The San Quentin Giants, named after their major-league benefactors in San Francisco who donated jerseys to the prison, have been playing since the 1920s. The prison, California’s only male prison with death row, has been the home of California’s most infamous criminals since it was built in 1852.
Despite the prison’s reputation, the Giants are the oldest in the country and one of the very select few allowed to play baseball with outsiders. And they’ve got a winning record, too.
Levinson was a promising pitcher until he threw out his arm in Little League. 20 years later, he decided to go to the Los Angeles Dodgers adult fantasy baseball camp with his best friend, Juan, to celebrate their 30th birthdays.

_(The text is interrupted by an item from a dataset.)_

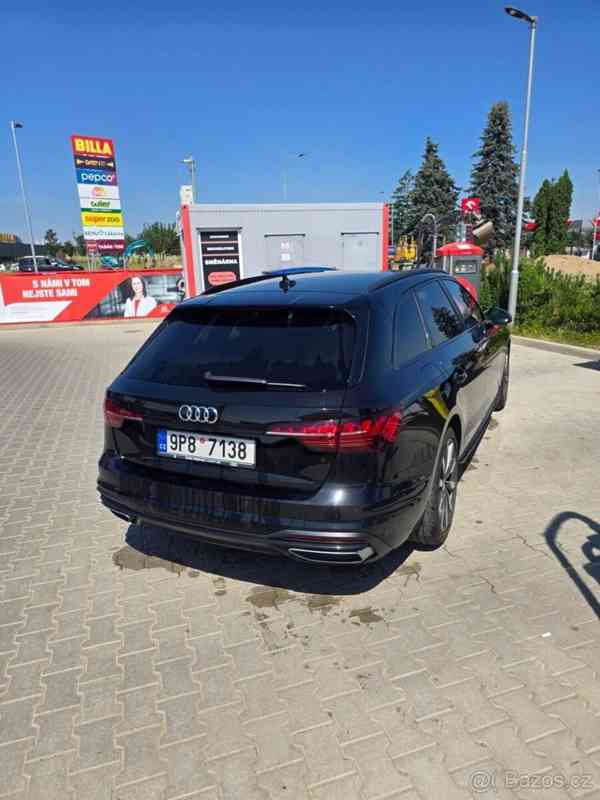 Audi A4 2,0   b9 2tdi 150kw - foto 5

Since then, Levinson has remained steadfast with his resurrected passion, playing baseball in places like The Q and Cuba.
As a sport psychologist, I wanted to talk to Aron about one of the most critical factors in sport: Fear. It’s one thing to be afraid of your competitor’s talent, it’s another thing to fear for your life.

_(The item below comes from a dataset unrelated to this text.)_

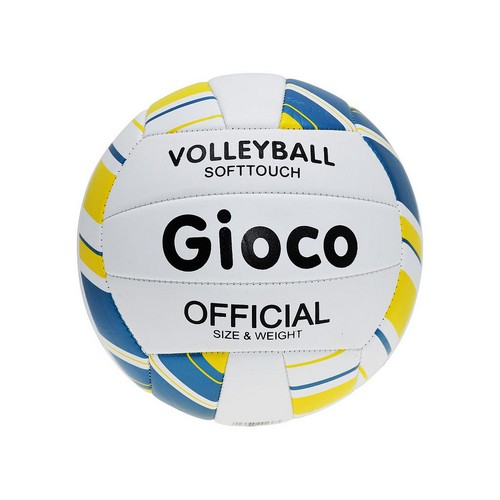 Gioco Soft touch Volleyball Colgan_Sports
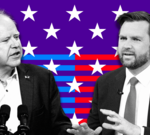 VP debates rarely matter – the Walz v Vance showdown is different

It’s a dynamic the volunteer coaches of the inmates understand. Eager to win, and get inside the heads of Levinson and his teammates, they were sure to let the visiting team know about San Quentin’s reputation and the grisly nature of many of its inmates’ crimes. It didn’t help that in the middle of the game the alarms went off—all the players were instructed to sit on the ground or risk getting shot.

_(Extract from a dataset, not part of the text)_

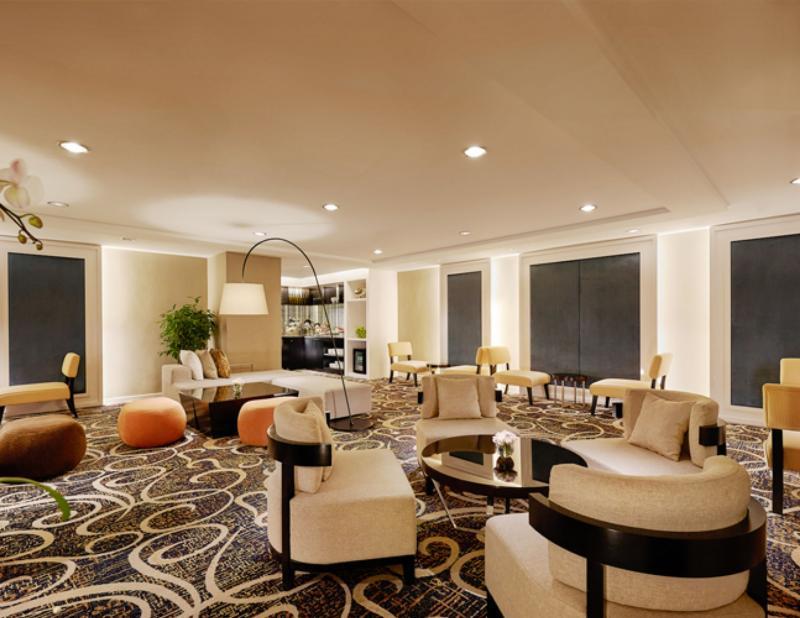 AC Hotel by Marriott Kuantan Exteriör bild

Levinson, now a catcher, has a unique perspective on the game. He gets to see all the errors and missteps, and the fear mongering certainly worked. He could see it as his team played. And while Levinson’s case is a little extreme, athletes have to effectively deal with the same kind of fear every time they step on the field. Managing it is what separates the good athletes from the great athletes.
But it’s not just fear—of failing, of the other team—that hinders people. Levinson’s perspective is that it’s all about teaching yourself to overcome the fear of the unknown. Whether you’re playing baseball in San Quentin or working with at-risk youth in a dangerous neighborhood, fear keeps people away from new experiences that not only help others, but the volunteers themselves.
From a sport psychology perspective, the sort of emotional and physiological arousal that Levinson and his team faces when playing in San Quentin can be extremely detrimental, or beneficial, for athletes. Emotions like anxiety and fear can help get us “amped up” for the big performance, but can also make athletes crack when they’re overwhelmed by it. Levinson recounts a story in which a center fielder threw the ball to left field instead of 3rd base—that’s over-arousal at work.
In order to reduce arousal, many athletes employ techniques like breathing and other relaxation exercises that have been shown to reduce arousal and the fear response and thus significantly boost athletic performance.
Levinson’s story is certainly incredible. To play baseball in prison is truly an extraordinary challenge. But fear management isn’t just for athletes or athletes playing in prison. In our personal and professional lives, we all face cracking under pressure. It’s examples like Levinson’s that really show how sport psychology can positively impact our life, and not just athletic performance.